# Glossary
### Layer
**In General**
A layer is the highest-level building block in a (Deep) Neural Network. A layer
is a container that usually receives weighted input, transforms it and returns
the result as output to the next layer. A layer usually contains one type of
function like ReLU, pooling, convolution etc. so that it can be easily compared
to other parts of the network. The first and last layers in a network are called
input and output layers, respectively, and all layers in between are called
hidden layers.
**In Juice**
In Juice, a layer is very similar to the general understanding of a layer. A layer
in Juice, like a layer in a (Deep) Neural Network,
* is the highest-level building block
* needs to receive input, might transform it and needs to return the result
* should be uniform (it does one type of function)

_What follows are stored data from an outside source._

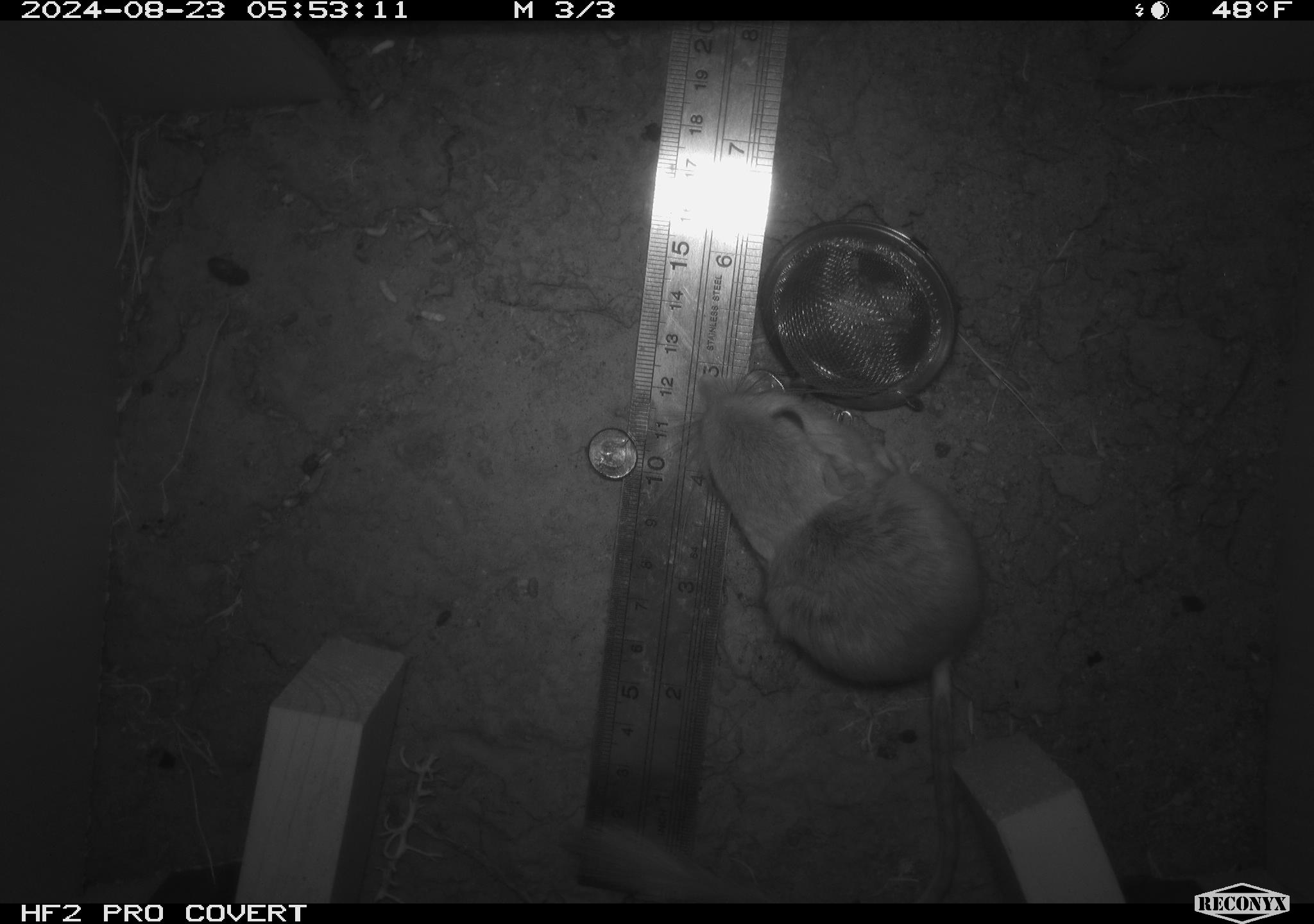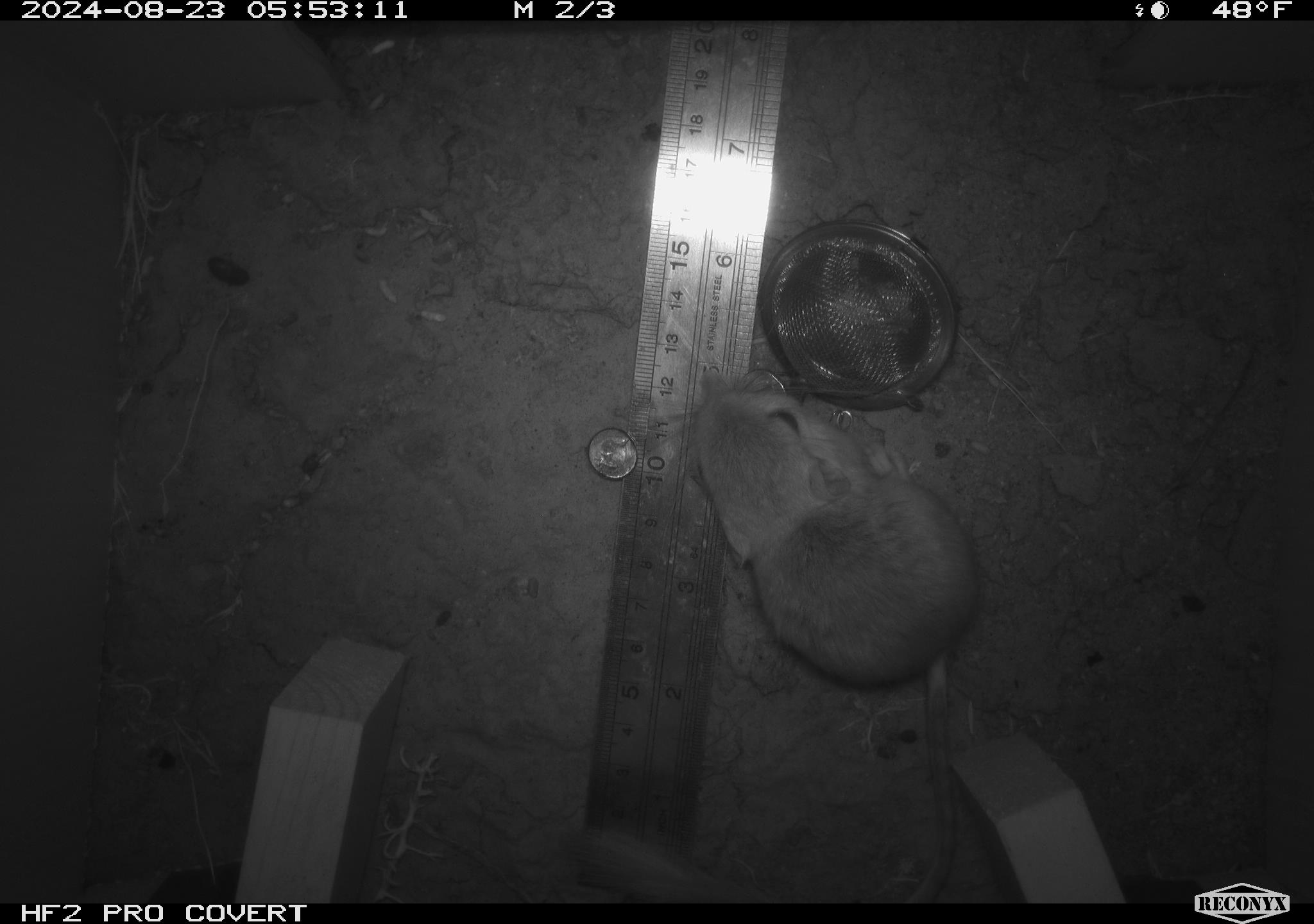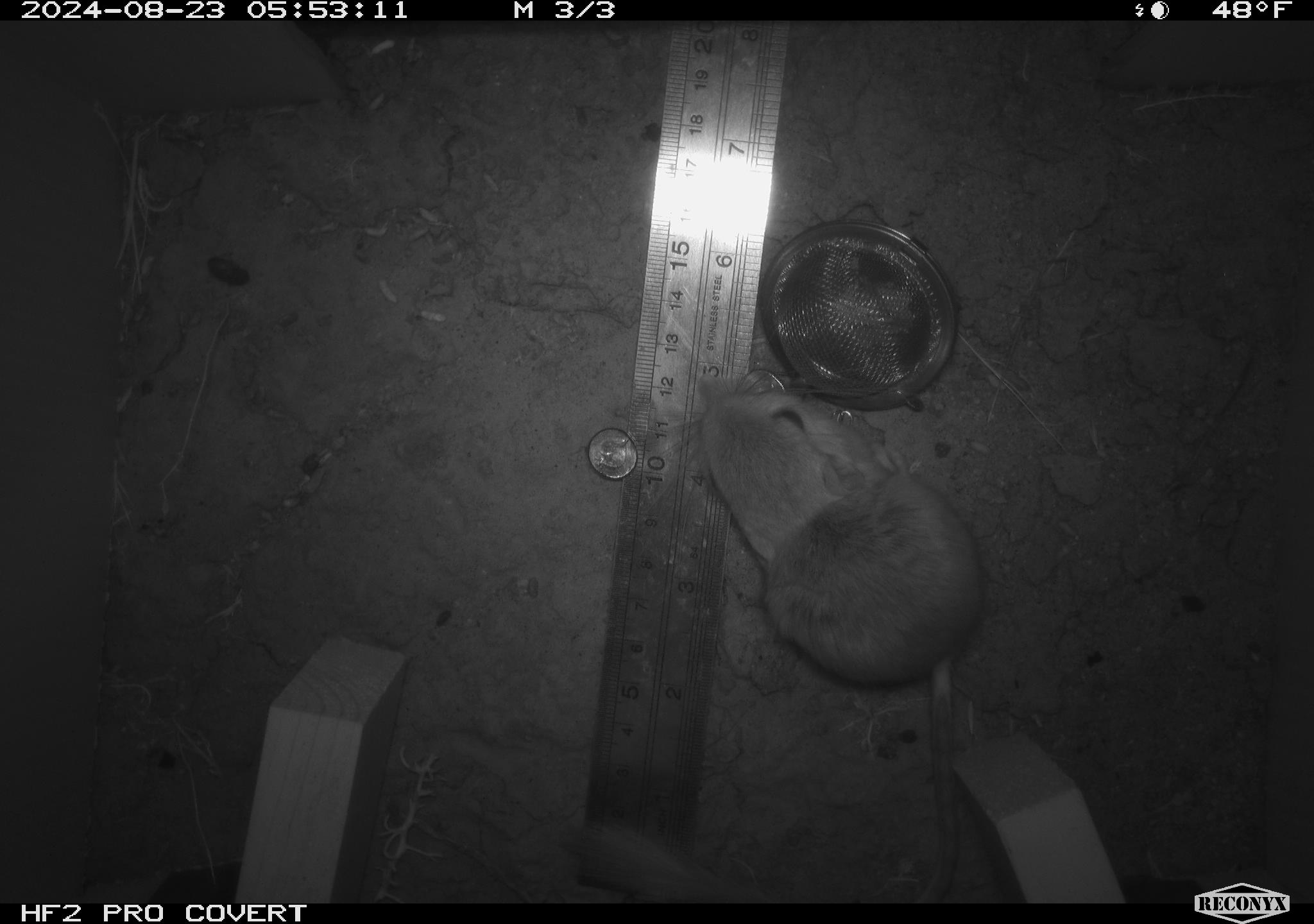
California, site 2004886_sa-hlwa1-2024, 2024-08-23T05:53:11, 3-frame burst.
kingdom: Animalia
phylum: Chordata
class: Mammalia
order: Rodentia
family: Heteromyidae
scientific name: Heteromyidae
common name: kangaroo rats and pocket mice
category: heteromyidae family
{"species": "heteromyidae family (kangaroo rats and pocket mice) (Heteromyidae)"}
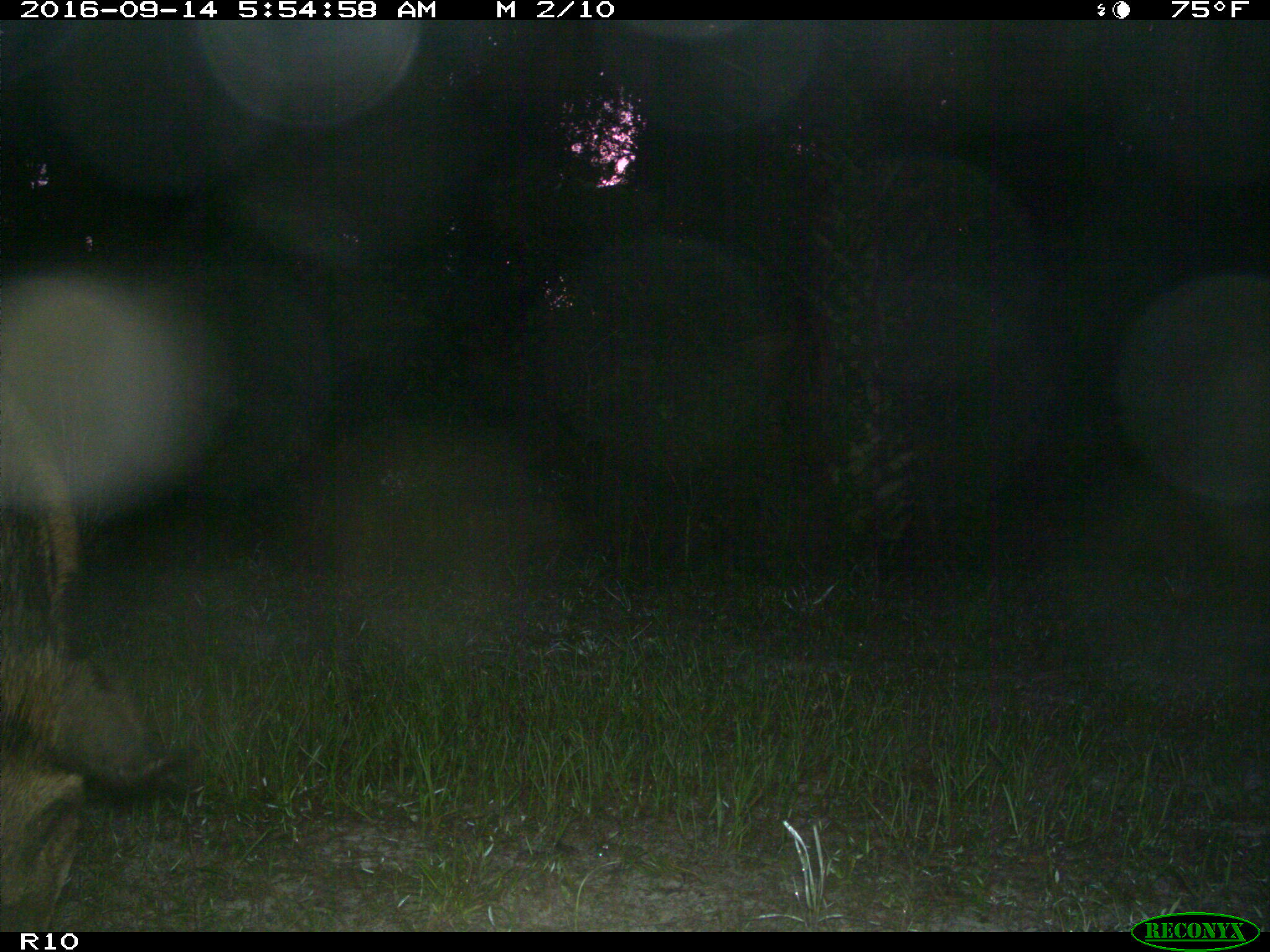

Additionally to a Neural Network layer, a Juice layer can implement any
functionality, not only those related to Neural Networks like ReLU, pooling,
LSTM, etc. For example, the `Sequential` layer in Juice, allows it to connect
multiple layers, creating a network.
### Network
**In General**
A network, also often called Neural Network (NN) or Artificial Neural Network
(ANN) is a subset of Machine Learning methods.
A not exhaustive list of other Machine Learning methods:
*Linear Regression, SVM, Genetic/Evolution Algorithms, dynamic programming,
deterministic algorithmic optimization methods.*
**In Juice**
In Juice, a network means a graph (a connected set) of one or more
[layers](./layers.html). This network can consist of Artificial Neural Network
methods, other Machine Learning methods or any other (not Machine Learning
related) methods. As described in [2. Layers](./layers.html) a network in Juice
is actually a layer which connects other layers.
An initialized network is a network, which is ready to be executed, meaning it
is fully constructed e.g. all necessary memory is allocated on the host or device.